_EXERCISE_
Write out each of the lines below as an item in a numbered list, skipping any blank lines.
=====
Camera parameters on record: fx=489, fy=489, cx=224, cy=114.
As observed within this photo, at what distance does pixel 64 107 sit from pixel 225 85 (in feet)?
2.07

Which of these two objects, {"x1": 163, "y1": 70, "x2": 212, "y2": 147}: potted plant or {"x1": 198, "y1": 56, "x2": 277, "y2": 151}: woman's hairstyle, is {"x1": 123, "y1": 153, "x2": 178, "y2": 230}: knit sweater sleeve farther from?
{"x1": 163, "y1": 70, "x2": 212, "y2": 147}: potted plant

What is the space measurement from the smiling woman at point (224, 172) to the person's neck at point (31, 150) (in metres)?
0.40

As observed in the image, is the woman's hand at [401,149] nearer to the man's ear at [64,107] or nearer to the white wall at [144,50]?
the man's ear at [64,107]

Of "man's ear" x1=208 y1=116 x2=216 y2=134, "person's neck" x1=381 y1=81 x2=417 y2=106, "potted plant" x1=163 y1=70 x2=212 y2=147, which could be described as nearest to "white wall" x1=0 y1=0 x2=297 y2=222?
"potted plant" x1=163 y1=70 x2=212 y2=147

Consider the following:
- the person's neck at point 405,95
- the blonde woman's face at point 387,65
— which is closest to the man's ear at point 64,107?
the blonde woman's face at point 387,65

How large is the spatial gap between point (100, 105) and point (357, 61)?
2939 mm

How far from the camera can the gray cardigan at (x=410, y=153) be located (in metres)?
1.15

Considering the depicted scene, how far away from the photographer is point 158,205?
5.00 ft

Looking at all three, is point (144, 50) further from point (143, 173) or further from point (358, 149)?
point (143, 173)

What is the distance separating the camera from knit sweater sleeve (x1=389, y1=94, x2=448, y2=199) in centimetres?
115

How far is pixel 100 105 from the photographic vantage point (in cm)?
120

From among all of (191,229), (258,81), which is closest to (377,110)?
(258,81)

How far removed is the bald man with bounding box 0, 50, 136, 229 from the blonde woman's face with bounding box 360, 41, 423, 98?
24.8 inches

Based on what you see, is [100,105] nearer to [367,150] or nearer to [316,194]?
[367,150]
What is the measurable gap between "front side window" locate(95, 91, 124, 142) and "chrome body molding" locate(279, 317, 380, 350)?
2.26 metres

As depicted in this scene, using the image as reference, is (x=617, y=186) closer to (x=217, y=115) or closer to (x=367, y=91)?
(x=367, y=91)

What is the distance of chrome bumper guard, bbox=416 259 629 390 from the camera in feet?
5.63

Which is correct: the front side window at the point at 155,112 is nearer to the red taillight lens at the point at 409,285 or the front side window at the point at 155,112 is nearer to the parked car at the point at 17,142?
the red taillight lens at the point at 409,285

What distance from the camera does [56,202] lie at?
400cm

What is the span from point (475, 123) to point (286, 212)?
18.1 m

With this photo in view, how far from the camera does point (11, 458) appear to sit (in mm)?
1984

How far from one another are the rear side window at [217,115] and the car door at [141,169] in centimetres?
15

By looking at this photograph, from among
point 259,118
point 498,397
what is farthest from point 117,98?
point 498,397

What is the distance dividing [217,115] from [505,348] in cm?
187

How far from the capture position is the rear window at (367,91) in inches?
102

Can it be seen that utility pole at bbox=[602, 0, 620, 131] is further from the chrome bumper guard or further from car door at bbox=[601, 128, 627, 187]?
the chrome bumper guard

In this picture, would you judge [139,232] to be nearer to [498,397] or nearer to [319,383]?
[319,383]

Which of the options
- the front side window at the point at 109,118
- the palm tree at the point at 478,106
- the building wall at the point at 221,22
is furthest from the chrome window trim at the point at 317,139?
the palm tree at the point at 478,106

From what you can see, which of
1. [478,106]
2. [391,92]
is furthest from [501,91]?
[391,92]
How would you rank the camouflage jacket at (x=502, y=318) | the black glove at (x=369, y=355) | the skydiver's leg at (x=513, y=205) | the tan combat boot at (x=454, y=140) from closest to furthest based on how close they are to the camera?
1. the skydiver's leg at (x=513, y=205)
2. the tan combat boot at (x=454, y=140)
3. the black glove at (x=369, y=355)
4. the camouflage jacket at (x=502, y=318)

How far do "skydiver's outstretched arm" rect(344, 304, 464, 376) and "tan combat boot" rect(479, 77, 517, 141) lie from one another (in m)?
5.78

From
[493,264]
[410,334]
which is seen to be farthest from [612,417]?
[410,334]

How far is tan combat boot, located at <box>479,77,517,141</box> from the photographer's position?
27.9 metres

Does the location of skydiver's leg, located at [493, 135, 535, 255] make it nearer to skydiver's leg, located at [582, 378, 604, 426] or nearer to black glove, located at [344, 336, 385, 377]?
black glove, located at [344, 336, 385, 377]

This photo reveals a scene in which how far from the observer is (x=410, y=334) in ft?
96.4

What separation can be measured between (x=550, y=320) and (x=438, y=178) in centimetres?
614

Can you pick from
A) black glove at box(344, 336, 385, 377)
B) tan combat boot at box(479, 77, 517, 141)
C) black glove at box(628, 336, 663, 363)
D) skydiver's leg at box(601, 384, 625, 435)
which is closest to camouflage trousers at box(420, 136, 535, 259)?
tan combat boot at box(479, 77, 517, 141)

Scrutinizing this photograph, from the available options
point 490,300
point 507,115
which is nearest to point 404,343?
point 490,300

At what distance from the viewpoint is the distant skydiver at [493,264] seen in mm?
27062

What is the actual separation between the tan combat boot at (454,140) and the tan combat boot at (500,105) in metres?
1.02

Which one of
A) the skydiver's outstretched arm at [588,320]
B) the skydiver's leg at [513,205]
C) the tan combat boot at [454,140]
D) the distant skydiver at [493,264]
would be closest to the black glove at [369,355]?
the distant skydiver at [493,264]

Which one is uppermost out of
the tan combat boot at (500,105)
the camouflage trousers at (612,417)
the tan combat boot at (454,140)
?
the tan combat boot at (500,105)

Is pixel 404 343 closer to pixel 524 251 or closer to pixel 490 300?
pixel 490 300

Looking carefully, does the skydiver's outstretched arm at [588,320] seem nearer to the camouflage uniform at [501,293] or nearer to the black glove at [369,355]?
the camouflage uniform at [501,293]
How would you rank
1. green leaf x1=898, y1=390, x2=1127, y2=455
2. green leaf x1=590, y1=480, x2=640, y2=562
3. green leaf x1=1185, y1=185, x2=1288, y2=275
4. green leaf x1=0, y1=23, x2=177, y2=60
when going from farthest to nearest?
=====
_REPLY TO THE EXERCISE_
1. Camera parameters on record: fx=489, fy=489, cx=224, cy=114.
2. As observed within this photo, at what distance does pixel 64 107 sit from pixel 225 85 (in feet)?
3. 2.07
4. Which of these two objects, {"x1": 163, "y1": 70, "x2": 212, "y2": 147}: potted plant or {"x1": 198, "y1": 56, "x2": 277, "y2": 151}: woman's hairstyle, is {"x1": 123, "y1": 153, "x2": 178, "y2": 230}: knit sweater sleeve farther from?
5. {"x1": 163, "y1": 70, "x2": 212, "y2": 147}: potted plant
6. What is the space measurement from the smiling woman at point (224, 172) to the person's neck at point (31, 150) (in metres)?
7. 0.40
8. As observed in the image, is the woman's hand at [401,149] nearer to the man's ear at [64,107] or nearer to the white wall at [144,50]?
9. the man's ear at [64,107]
10. Of "man's ear" x1=208 y1=116 x2=216 y2=134, "person's neck" x1=381 y1=81 x2=417 y2=106, "potted plant" x1=163 y1=70 x2=212 y2=147, which could be described as nearest to "white wall" x1=0 y1=0 x2=297 y2=222?
11. "potted plant" x1=163 y1=70 x2=212 y2=147
12. Consider the following:
13. - the person's neck at point 405,95
14. - the blonde woman's face at point 387,65
15. — which is closest to the man's ear at point 64,107?
16. the blonde woman's face at point 387,65
17. How large is the spatial gap between point (100, 105) and point (357, 61)?
18. 2939 mm
19. How far from the camera can the gray cardigan at (x=410, y=153) be located (in metres)?
20. 1.15
21. Considering the depicted scene, how far away from the photographer is point 158,205?
22. 5.00 ft
23. Looking at all three, is point (144, 50) further from point (143, 173) or further from point (358, 149)?
24. point (143, 173)
25. What is the distance separating the camera from knit sweater sleeve (x1=389, y1=94, x2=448, y2=199) in centimetres?
26. 115
27. How far is pixel 100 105 from the photographic vantage point (in cm)?
28. 120
29. From among all of (191,229), (258,81), which is closest to (377,110)?
30. (258,81)
31. How far removed is the bald man with bounding box 0, 50, 136, 229 from the blonde woman's face with bounding box 360, 41, 423, 98?
32. 24.8 inches
33. Based on what you see, is [100,105] nearer to [367,150] or nearer to [316,194]?
34. [367,150]
35. What is the measurable gap between "front side window" locate(95, 91, 124, 142) and "chrome body molding" locate(279, 317, 380, 350)?
36. 2.26 metres
37. As depicted in this scene, using the image as reference, is (x=617, y=186) closer to (x=217, y=115) or closer to (x=367, y=91)?
38. (x=367, y=91)
39. What is the distance of chrome bumper guard, bbox=416 259 629 390 from the camera in feet?
40. 5.63
41. Which is correct: the front side window at the point at 155,112 is nearer to the red taillight lens at the point at 409,285 or the front side window at the point at 155,112 is nearer to the parked car at the point at 17,142?
42. the red taillight lens at the point at 409,285
43. What distance from the camera does [56,202] lie at?
44. 400cm
45. What is the span from point (475, 123) to point (286, 212)?
46. 18.1 m
47. With this photo in view, how far from the camera does point (11, 458) appear to sit (in mm)?
48. 1984
49. How far from one another are the rear side window at [217,115] and the car door at [141,169] in centimetres?
50. 15
51. By looking at this photograph, from among
52. point 259,118
53. point 498,397
54. what is farthest from point 117,98?
55. point 498,397
56. What is the distance dividing [217,115] from [505,348] in cm?
57. 187
58. How far from the capture position is the rear window at (367,91) in inches?
59. 102
60. Can it be seen that utility pole at bbox=[602, 0, 620, 131] is further from the chrome bumper guard or further from car door at bbox=[601, 128, 627, 187]?
61. the chrome bumper guard
62. In this picture, would you judge [139,232] to be nearer to [498,397] or nearer to [319,383]?
63. [319,383]
64. Which of the options
65. - the front side window at the point at 109,118
66. - the palm tree at the point at 478,106
67. - the building wall at the point at 221,22
68. is furthest from the chrome window trim at the point at 317,139?
69. the palm tree at the point at 478,106
70. From what you can see, which of
71. 1. [478,106]
72. 2. [391,92]
73. is furthest from [501,91]?
74. [391,92]
75. How would you rank the camouflage jacket at (x=502, y=318) | the black glove at (x=369, y=355) | the skydiver's leg at (x=513, y=205) | the tan combat boot at (x=454, y=140) from closest to furthest based on how close they are to the camera?
76. 1. the skydiver's leg at (x=513, y=205)
77. 2. the tan combat boot at (x=454, y=140)
78. 3. the black glove at (x=369, y=355)
79. 4. the camouflage jacket at (x=502, y=318)
80. How far do "skydiver's outstretched arm" rect(344, 304, 464, 376) and "tan combat boot" rect(479, 77, 517, 141) lie from one another (in m)?
81. 5.78
82. From
83. [493,264]
84. [410,334]
85. which is seen to be farthest from [612,417]?
86. [410,334]
87. How far is tan combat boot, located at <box>479,77,517,141</box> from the photographer's position?
88. 27.9 metres
89. Does the location of skydiver's leg, located at [493, 135, 535, 255] make it nearer to skydiver's leg, located at [582, 378, 604, 426] or nearer to black glove, located at [344, 336, 385, 377]?
90. black glove, located at [344, 336, 385, 377]
91. This photo reveals a scene in which how far from the observer is (x=410, y=334) in ft?
92. 96.4
93. What separation can be measured between (x=550, y=320) and (x=438, y=178) in centimetres?
94. 614
95. Can you pick from
96. A) black glove at box(344, 336, 385, 377)
97. B) tan combat boot at box(479, 77, 517, 141)
98. C) black glove at box(628, 336, 663, 363)
99. D) skydiver's leg at box(601, 384, 625, 435)
100. which is closest to camouflage trousers at box(420, 136, 535, 259)?
101. tan combat boot at box(479, 77, 517, 141)
102. Scrutinizing this photograph, from the available options
103. point 490,300
104. point 507,115
105. which is nearest to point 404,343?
106. point 490,300
107. At what distance from the viewpoint is the distant skydiver at [493,264] seen in mm?
108. 27062
109. What is the actual separation between the tan combat boot at (454,140) and the tan combat boot at (500,105) in metres?
110. 1.02
111. Which one of
112. A) the skydiver's outstretched arm at [588,320]
113. B) the skydiver's leg at [513,205]
114. C) the tan combat boot at [454,140]
115. D) the distant skydiver at [493,264]
116. would be closest to the black glove at [369,355]?
117. the distant skydiver at [493,264]
118. Which one is uppermost out of
119. the tan combat boot at (500,105)
120. the camouflage trousers at (612,417)
121. the tan combat boot at (454,140)
122. ?
123. the tan combat boot at (500,105)
124. Is pixel 404 343 closer to pixel 524 251 or closer to pixel 490 300?
125. pixel 490 300
126. Looking carefully, does the skydiver's outstretched arm at [588,320] seem nearer to the camouflage uniform at [501,293] or nearer to the black glove at [369,355]?
127. the camouflage uniform at [501,293]
128. How would you rank
129. 1. green leaf x1=898, y1=390, x2=1127, y2=455
130. 2. green leaf x1=590, y1=480, x2=640, y2=562
131. 3. green leaf x1=1185, y1=185, x2=1288, y2=275
132. 4. green leaf x1=0, y1=23, x2=177, y2=60
133. when going from farthest to nearest?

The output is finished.